**SOLICITAÇÃO:**
Por favor, transcreva na íntegra o texto sobre Curitiba, sem mudar nenhuma palavra.

======== TEXTO FORNECIDO ========

Encontre matérias e conteúdos da Gazeta do Povo
Olho da rua

Um lugar entre a praça e o asfalto

Detalhe da garrafa de whisky que foi vendida pelo equivalente a R$ 110 mil | Reprodução
Detalhe da garrafa de whisky que foi vendida pelo equivalente a R$ 110 mil (Foto: Reprodução)

Curitiba está em obras e a população anda meio confusa diante de tantas placas de desvio no meio do caminho. "Atropelado" por um milhão de carros que passam em quatro binários, uma BR que vai virar avenida e por praças violadas, o curitibano já não consegue afirmar, com a segurança de praxe, que vive na cidade das grandes soluções urbanísticas. A capital, para muitos, ficou igual a todas as outras, como apura estudo do instituto Paraná Pesquisas, feito em parceria com a Gazeta do Povo, de 16 a 18 de setembro.

Os resultados apontam uma cidade partida. Entre os 482 entrevistados, raramente uma resposta ultrapassa 50% das opiniões. Sobre como será o futuro, por exemplo, há empate técnico: de 23% a 30% dos abordados oscilam entre a crença de que Curitiba vai conseguir manter seu diferencial e a certeza de que enfrenta, sem muito sucesso, os mesmos dilemas de qualquer cidade do mesmo porte, incluindo violência (26%) e trânsito infernal (25%).

Fiéis a uma imagem consolidada nas décadas anteriores, 23% dos entrevistados ainda afirmam viver na cidade-modelo. É o caso do auditor fiscal da Receita Federal Luiz Omar Gabardo, 49 anos. Montanhista e ativista do meio ambiente, ele tolerou as demoradas obras da Marechal Deodoro, onde trabalha, e se sente recompensado. "A cidade é um organismo vivo. Os desafios que enfrenta hoje são muito ricos. Mesmo que as respostas não sejam 100%, vamos continuar sendo uma referência em urbanismo", opina.

======== DADOS FORNECIDOS ========

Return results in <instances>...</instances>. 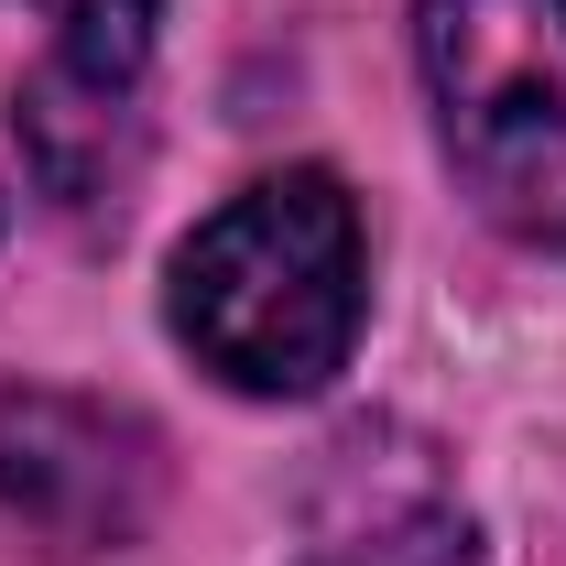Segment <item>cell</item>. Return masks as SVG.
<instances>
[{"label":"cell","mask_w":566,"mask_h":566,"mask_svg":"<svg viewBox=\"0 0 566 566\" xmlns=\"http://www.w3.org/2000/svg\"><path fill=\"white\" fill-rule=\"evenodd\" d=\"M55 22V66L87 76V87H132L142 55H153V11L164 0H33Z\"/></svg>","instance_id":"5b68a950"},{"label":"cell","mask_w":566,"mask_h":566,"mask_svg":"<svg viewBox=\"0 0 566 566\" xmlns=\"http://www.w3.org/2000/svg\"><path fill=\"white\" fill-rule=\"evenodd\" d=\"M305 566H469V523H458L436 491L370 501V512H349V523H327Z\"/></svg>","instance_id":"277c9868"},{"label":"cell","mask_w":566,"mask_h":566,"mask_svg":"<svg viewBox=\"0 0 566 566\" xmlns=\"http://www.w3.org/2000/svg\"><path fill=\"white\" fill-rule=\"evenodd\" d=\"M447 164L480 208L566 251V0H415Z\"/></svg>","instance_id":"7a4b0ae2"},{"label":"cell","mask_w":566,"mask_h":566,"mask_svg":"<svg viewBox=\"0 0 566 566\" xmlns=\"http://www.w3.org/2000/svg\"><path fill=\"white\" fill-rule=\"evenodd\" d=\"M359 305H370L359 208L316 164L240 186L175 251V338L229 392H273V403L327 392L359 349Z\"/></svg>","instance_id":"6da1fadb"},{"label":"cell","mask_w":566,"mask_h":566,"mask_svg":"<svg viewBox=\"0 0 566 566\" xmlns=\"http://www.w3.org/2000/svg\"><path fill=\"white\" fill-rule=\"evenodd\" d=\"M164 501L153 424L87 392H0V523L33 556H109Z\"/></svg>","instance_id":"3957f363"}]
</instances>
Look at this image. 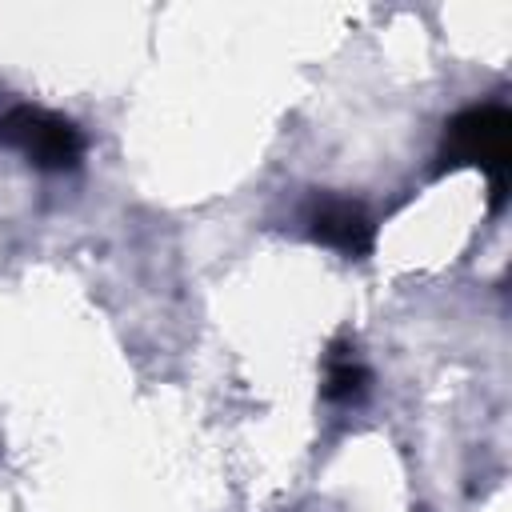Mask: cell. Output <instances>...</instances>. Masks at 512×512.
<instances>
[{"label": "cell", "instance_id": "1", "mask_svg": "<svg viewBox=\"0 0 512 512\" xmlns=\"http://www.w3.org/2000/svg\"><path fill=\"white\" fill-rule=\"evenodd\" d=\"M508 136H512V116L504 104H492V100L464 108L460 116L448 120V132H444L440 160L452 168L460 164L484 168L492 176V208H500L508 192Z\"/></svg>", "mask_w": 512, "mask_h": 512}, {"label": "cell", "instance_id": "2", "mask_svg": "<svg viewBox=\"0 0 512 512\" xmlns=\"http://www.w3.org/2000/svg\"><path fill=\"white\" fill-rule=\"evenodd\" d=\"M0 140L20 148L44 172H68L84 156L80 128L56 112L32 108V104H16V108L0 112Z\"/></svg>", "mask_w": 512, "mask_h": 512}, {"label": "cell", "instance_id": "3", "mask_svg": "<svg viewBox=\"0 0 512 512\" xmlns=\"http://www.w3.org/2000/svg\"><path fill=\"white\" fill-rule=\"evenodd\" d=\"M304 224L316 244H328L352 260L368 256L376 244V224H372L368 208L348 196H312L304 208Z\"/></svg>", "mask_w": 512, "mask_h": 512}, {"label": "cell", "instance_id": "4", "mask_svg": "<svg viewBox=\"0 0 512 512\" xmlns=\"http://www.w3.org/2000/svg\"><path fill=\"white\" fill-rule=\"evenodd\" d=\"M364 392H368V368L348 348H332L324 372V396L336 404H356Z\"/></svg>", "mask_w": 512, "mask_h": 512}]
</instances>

========

**RESPOSTA AO EXERCÍCIO:**
Encontre matérias e conteúdos da Gazeta do Povo
Olho da rua

Um lugar entre a praça e o asfalto

Detalhe da garrafa de whisky que foi vendida pelo equivalente a R$ 110 mil | Reprodução
Detalhe da garrafa de whisky que foi vendida pelo equivalente a R$ 110 mil (Foto: Reprodução)

Curitiba está em obras e a população anda meio confusa diante de tantas placas de desvio no meio do caminho. "Atropelado" por um milhão de carros que passam em quatro binários, uma BR que vai virar avenida e por praças violadas, o curitibano já não consegue afirmar, com a segurança de praxe, que vive na cidade das grandes soluções urbanísticas. A capital, para muitos, ficou igual a todas as outras, como apura estudo do instituto Paraná Pesquisas, feito em parceria com a Gazeta do Povo, de 16 a 18 de setembro.

Os resultados apontam uma cidade partida. Entre os 482 entrevistados, raramente uma resposta ultrapassa 50% das opiniões. Sobre como será o futuro, por exemplo, há empate técnico: de 23% a 30% dos abordados oscilam entre a crença de que Curitiba vai conseguir manter seu diferencial e a certeza de que enfrenta, sem muito sucesso, os mesmos dilemas de qualquer cidade do mesmo porte, incluindo violência (26%) e trânsito infernal (25%).

Fiéis a uma imagem consolidada nas décadas anteriores, 23% dos entrevistados ainda afirmam viver na cidade-modelo. É o caso do auditor fiscal da Receita Federal Luiz Omar Gabardo, 49 anos. Montanhista e ativista do meio ambiente, ele tolerou as demoradas obras da Marechal Deodoro, onde trabalha, e se sente recompensado. "A cidade é um organismo vivo. Os desafios que enfrenta hoje são muito ricos. Mesmo que as respostas não sejam 100%, vamos continuar sendo uma referência em urbanismo", opina.